--- Exercise 1 ---
Reproduce the part of the text on subatomic forces starting with "If everything from" and going on through "on each other.".
--- Exercise 2 ---
According to the text on subatomic forces, what particles do quarks pass to one another that make them stick together?

--- Text extract ---
○ ○ ○ ○ ○ ○ ○
If everything from people to planets is made of tiny subatomic particles, why don't they fall apart and crumble into piles of particles? What holds all this stuff together?

Particles "stick" together by interacting with one another in complex ways. More specifically, they exert what we call forces on each other.

What is a force? Let's take this example. You may have heard of gravity. Gravity is the force that all objects with mass exert upon one another, pulling the objects closer together. It causes a ball thrown into the air to fall to the earth, and the planets to orbit the sun.

The tiny particles that make up matter, such as atoms and subatomic particles, also exert forces on one another. These forces are not gravity, but special forces that only these particles use.

There are several kinds of forces that particles can exert on one another. These forces can cause one particle to attract, repel, or even destroy another particle. For example, one kind of subatomic force, known as the strong force, binds quarks together to make protons, neutrons, and other particles.

Battling Ships

These battling ships illustrate how force carrier particles work. Two ships exchange cannon fire, and recoil from one another when they are hit. The ships here "pass" cannonballs that transmit a repulsive force. Similarly, subatomic particles may pass force carrier particles and repel one another .

So how exactly does a particle exert a force on another particle? It's not a magical thing. Rather, a force involves one particle passing something to the other particle. This "something" is actually another kind of particle, known as a force carrier particle. In the example of the strong force, quarks pass particles called gluons that make them stick together.
○ ○ ○ ○ ○ ○ ○
--- Data entries ---
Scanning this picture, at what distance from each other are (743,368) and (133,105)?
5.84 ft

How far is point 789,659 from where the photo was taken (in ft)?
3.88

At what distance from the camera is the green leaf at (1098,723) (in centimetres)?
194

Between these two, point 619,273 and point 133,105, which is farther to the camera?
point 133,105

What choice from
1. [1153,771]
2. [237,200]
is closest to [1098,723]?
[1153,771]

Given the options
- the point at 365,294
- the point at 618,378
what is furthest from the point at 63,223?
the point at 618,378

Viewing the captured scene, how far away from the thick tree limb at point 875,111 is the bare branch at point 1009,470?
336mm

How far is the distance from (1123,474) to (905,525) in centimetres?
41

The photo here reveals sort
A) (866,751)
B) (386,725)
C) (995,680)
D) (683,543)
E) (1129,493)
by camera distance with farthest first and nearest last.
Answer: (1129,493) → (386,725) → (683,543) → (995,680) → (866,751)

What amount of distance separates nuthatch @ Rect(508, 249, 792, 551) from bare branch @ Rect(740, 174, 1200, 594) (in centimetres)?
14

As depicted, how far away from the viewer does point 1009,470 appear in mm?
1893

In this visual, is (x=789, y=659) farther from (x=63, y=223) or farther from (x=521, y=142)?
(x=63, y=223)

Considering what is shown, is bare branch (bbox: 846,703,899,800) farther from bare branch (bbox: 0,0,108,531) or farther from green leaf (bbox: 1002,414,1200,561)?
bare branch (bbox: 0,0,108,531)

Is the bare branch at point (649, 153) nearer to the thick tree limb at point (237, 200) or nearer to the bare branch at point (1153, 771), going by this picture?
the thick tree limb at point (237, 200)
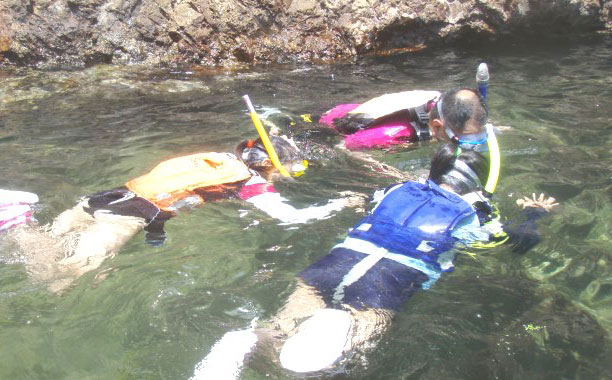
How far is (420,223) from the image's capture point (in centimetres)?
286

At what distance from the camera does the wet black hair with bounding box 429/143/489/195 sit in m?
2.99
○ ○ ○ ○ ○ ○ ○
--- Correct response 1 ---
If everything from people to planets is made of tiny subatomic particles, why don't they fall apart and crumble into piles of particles? What holds all this stuff together?

Particles "stick" together by interacting with one another in complex ways. More specifically, they exert what we call forces on each other.

--- Correct response 2 ---
Gluons.